I give it a 10 out of 10 easily.
I saw this soon after seeing "Think of Me", another film about someone living at the less hopeful fringes of American life, so it was kind of a one-two punch, morale wise. Norman Mailer portrayed this lower class, small town life beautifully if more dramatically in "The Executioner's Song", showing how Gary Gilmore was just the poison flower of a whole weed-riddled garden. Here we see a waitress whose main pleasure seems to be having impromptu sex in bathrooms, whose closest relationship is an ambivalent one with her foster "brother" (drifting along on unemployment). Others around her have lazy sex, drink, generally just get by. To the degree that there's an inciting incident here, it's when she meets a slightly older man with more substance to him. But the real "story" is just the close-up view of these small-town down-and-outers going nowhere. There's a general mild hopelessness to this whole world which is certainly that of millions of Americans living get-by lives. It's never very compelling, which may be the point. Still, if one stays interested in these characters from the start, it is because they all have something engaging about them, whether it's a Serbian mail-order bride (now widow) showing a gruff sisterly concern for her younger colleague, a father yearning to re-connect with his daughter or the protagonist trying to live a life that is just a touch more responsible than the aimless one she's living here. The actors all do their jobs very well and the moody, slightly sordid texture of the film is a fair approximation of the small-town, off-the-main-road, atmosphere I know from some years in Upstate New York. So the film probably does what it is aiming for and is a worthwhile document of a certain slice of American life. But very little really happens and when it does it is, without being predictable exactly, not unexpected.
The Off Hours (2010)
A lonely diner on some trucker route in the middle of nowhere. And so the employees as well as the passers-by are lonely, too.
This is a sad movie, but beautiful and felt. It's about several characters–truckers with families somewhere, an older employee who sells her body for the sake of a child far away–but it centers around Francine (brilliantly played by Amy Seimitz). Francine is a young night employee, and since the place is often empty she spends time with the occasional customer. We feel a weariness and toughness in the face of some lonely guys, and some lonely locals. Eventually she has to make a big decision based mostly on externals–not that she wants to, but that she must.
All of this is filmed with a slightly romanticized grittiness. It's made gorgeous and intriguing and not unfriendly, so you wish you could be there. The people have no glam, but they're real, and their concerns for each other penetrate the gloom. All of this makes the movie excellent, and I'd recommend it totally.

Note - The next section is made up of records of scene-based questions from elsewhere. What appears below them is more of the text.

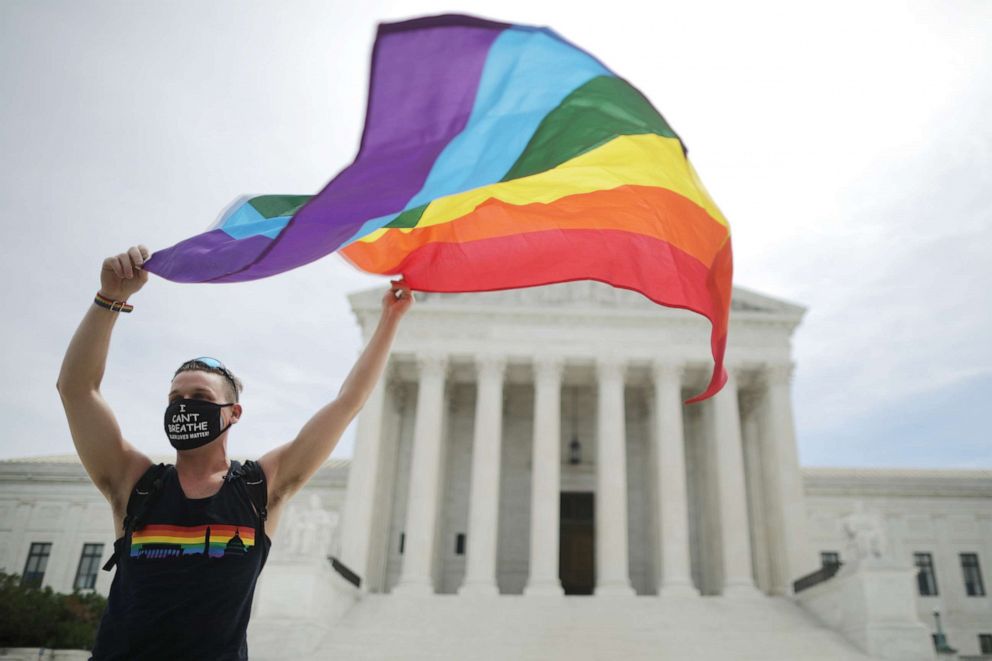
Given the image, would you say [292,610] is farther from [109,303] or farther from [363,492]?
[109,303]

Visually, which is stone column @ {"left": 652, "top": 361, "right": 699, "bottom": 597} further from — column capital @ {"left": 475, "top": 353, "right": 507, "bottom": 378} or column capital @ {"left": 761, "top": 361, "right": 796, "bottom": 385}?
column capital @ {"left": 475, "top": 353, "right": 507, "bottom": 378}

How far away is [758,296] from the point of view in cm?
3703

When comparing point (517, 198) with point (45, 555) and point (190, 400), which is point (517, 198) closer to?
point (190, 400)

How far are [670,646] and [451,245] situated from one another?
2151 centimetres

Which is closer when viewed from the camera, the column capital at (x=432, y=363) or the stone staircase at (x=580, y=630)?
the stone staircase at (x=580, y=630)

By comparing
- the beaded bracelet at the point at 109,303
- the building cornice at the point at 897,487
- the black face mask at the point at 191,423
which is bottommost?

But you might eventually ask what the point of these intersecting lives is. Do we simply wallow in a kind of lost world where people are only sometimes happy but whose larger lives are mostly doomed to repeating dismay? Maybe. It's satisfying as a downer movie, but it's also about resilience and love. That's one redeeming aspect to life, as a whole, even when it's awful–there are sparks of true compassion, little gestures, larger attempts at warmth and even self-sacrifice.
That's ultimately what you'll get here–some very good people with very troubled situations. It doesn't matter what they do wrong. It's what they manage to do right that makes you feel for them, especially for Francine, who is a hard, soft, bright, sad, brilliant young woman to believe in.